Aussi, quand il se réveilla d’entre les morts, ses disciples se rappelèrent qu’il avait dit cela ; ils crurent à l’Écriture et à la parole que Jésus avait dite. Pendant qu’il était à Jérusalem pour la fête de la Pâque, beaucoup crurent en son nom, à la vue des signes qu’il accomplissait. Jésus, lui, ne se fiait pas à eux, parce qu’il les connaissait tous et n’avait besoin d’aucun témoignage sur l’homme ; lui-même, en effet, connaissait ce qu’il y a dans l’homme.
Homélie du curé :
"Ai-je
raison de me fâcher?"
Où est donc
le « doux Jésus » de nos catéchismes d’antan et de nos images pieuses ?
Voici que le
Christ qu’on dit « doux et humble de cœur » se révèle en colère,
violent même. Il fait un fouet avec des cordes (normalement, le temps qu’il
faut pour nouer les cordes auraient dû suffire à calmer quelqu’un de
raisonnable) – et chasse hors du Temple tous les marchands de bœufs, de brebis
et de colombes avec leurs bestiaux, renverse les comptoirs des changeurs avec toutes les piles de monnaie dessus… Le
charivari a dû être énorme.
Qu’est-ce qui peut bien justifier
cette colère et cette violence ? Cela semble si loin du Jésus que l’on
connaît - ou qu’on croit connaître.
Et qu’est-ce que cet épisode vient
faire dans notre chemin de carême, où nous essayons de maîtriser nos sens et
nos émotions ?
Tout d’abord, remarquons que chez
nous, chrétiens, la colère a mauvaise presse.

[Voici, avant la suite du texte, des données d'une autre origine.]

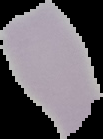

Summary:
  - Malaria status: uninfected
  - Image size: 103×139 pixels
  - Image type: segmented cell region with the area outside set to black
  - Preparation: thin blood smearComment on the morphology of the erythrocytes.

On en fait un défaut, voire un péché capital. On dit qu’elle
est mauvaise conseillère. On lui attribue un aveuglement fait de haine, de
revanche, de violence, donc incompatible avec une vie moralement saine.
Pourtant, dans l’histoire,
bien des choses n’auraient pas changé s’il n’y avait pas eu quelques cris de
colère devant l’injustice ou l’absurde.
Sans
remonter à Moïse brisant les tables de la Loi devant l’infidélité du peuple, il
y a beaucoup d’exemples plus récents :
En
1864, Damien de Veuster, le futur saint Père Damien, alors
missionnaire à Hawaï, est confronté à la lèpre et à ses terribles conséquences.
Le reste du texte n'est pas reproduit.